Cleaning and Exploring Data with MSSQL
- Subasini Clattus
- Sep 2
- 5 min read
In this blog, I will share how I approached the dataset from data cleaning to exploration in detail. Before we begin, lets know about the dataset. Electric Vehicle Population data is about the number of electric vehicles in specific areas, along with its specification.
It has the following columns:
Vehicle Identification: VIN (partial), Make, Model Year
Geographic Data: County, City, State, Postal Code, Legislative District
Vehicle Specifications: Electric Vehicle Type, Electric Range, Base MSRP
Regulatory Information: CAFV Eligibility, DOL Vehicle ID
Infrastructure Data: Electric Utility, Vehicle Location, Census Tract
Data cleaning
Data cleaning is the key step in the analysis process. Without dependable data, the analysis will be unreliable and lead to making poor decisions. Data cleaning is the process of detecting, removing, updating inaccurate, inconsistent, incomplete data in a dataset. It ensures that the dataset is consistent and ready to use in analysis and to make informed decisions.
Data Cleaning and Preparation:
Initial Checks: In order to understand the data structure, I reviewed the column names and its data type. This often reveals immediate errors or any formatting issues.

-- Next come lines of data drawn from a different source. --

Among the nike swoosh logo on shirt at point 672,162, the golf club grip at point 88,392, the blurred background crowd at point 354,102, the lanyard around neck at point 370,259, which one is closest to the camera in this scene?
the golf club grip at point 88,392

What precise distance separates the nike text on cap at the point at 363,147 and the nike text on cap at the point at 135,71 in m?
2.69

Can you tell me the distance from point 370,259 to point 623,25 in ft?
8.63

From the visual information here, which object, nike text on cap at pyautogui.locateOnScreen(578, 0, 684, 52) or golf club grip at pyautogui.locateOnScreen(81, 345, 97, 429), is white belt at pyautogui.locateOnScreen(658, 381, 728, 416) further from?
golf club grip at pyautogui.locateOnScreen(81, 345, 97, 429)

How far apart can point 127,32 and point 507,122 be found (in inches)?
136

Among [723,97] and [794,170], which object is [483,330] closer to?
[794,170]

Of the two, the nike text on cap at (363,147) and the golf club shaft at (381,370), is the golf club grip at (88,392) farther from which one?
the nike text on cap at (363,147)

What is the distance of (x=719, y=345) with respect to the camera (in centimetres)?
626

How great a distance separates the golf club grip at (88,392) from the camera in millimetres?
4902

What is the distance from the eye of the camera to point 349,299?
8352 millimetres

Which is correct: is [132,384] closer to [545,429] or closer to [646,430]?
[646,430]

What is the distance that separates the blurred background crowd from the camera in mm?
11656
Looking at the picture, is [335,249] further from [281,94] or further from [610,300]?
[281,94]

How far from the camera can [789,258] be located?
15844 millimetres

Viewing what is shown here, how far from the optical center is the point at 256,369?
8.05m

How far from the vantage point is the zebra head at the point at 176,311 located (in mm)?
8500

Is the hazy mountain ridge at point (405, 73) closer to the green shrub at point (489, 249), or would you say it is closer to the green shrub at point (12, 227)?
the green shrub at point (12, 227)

-- View data types of all columns
SELECT
COLUMN_NAME,
DATA_TYPE
FROM INFORMATION_SCHEMA.COLUMNS
WHERE TABLE_NAME = 'ev_population_staging';
Work with a Temporary copy (Staging Table): I created a working or staging copy of dataset before making any changes. This ensures the raw data is untouched and can present as reference or a roll back if anything goes wrong.
-- Create a temporary (staging) table
SELECT *
INTO ev_population_staging
FROM portfolio_projects..EV_Population;Standardization: It makes the dataset consistent and easy to manage.

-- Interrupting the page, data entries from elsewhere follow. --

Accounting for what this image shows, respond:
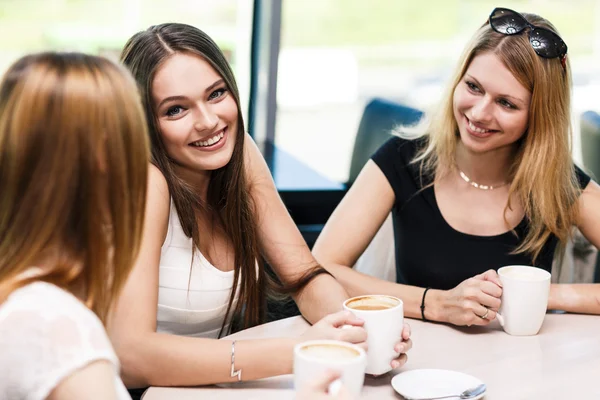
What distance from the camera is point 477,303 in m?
1.47

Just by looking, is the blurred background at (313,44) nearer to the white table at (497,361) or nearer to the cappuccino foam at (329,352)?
the white table at (497,361)

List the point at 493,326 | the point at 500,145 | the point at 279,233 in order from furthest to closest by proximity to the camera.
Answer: the point at 500,145 → the point at 279,233 → the point at 493,326

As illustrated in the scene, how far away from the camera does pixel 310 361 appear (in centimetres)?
98

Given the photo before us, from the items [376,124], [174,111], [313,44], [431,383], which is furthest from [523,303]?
[313,44]

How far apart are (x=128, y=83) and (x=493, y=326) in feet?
3.00

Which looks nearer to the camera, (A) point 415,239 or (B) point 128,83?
(B) point 128,83

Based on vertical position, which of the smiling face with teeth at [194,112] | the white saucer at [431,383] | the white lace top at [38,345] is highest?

Column naming: It is best practice to rename columns to use lowercase letters and replace spaces with underscore for standardization.
-- Converting column names to consistent standard format
EXEC sp_rename 'ev_population_staging.[Postal Code]', 'postal_code';
EXEC sp_rename 'ev_population_staging.[Model Year]', 'model_year';
EXEC sp_rename 'ev_population_staging.[Electric Range]', 'electric_range';Removing Duplicates and Invalid Records: Duplicates records can change the analysis counts, averages, and other metrics. So, identifying and removing them while keeping the most reliable and accurate record.
--Identified Duplicates and deleting it
WITH cte_duplicate AS
(
SELECT *,ROW_NUMBER() OVER(PARTITION BY dol_vehicle_id ,vin ORDER BY model_year DESC ) AS row_num
FROM ev_population_staging
)
DELETE
FROM cte_duplicate
WHERE row_num > 1Handling Missing Values: Managing missing data properly ensures completeness and reliability.
-- Count NULL or empty values per text column for a quick quality assessment
DECLARE @table_name NVARCHAR(100) = 'ev_population_staging';
DECLARE @sql NVARCHAR(MAX) = '';
SELECT @sql = STRING_AGG(
'COUNT(CASE WHEN [' + COLUMN_NAME + '] IS NULL OR [' + COLUMN_NAME + '] = '''' THEN 1 END) AS [' + COLUMN_NAME + '_null_or_empty]',
', '
)
FROM INFORMATION_SCHEMA.COLUMNS
WHERE TABLE_NAME = @table_name
AND DATA_TYPE IN ('varchar', 'nvarchar', 'char', 'nchar', 'text');
SET @sql = 'SELECT ' + @sql + ' FROM ' + QUOTENAME(@table_name) + ';';
EXEC sp_executesql @sql; 
Data Exploration
Data Exploration is the basis of meaningful analysis, where it transforms raw data into informed decisions. It involves descriptive statistics, visualization and creating hypotheses.
I started the EV registration data exploration by defining set of questions to guide the analysis. The following are the questions and their respective analysis insights.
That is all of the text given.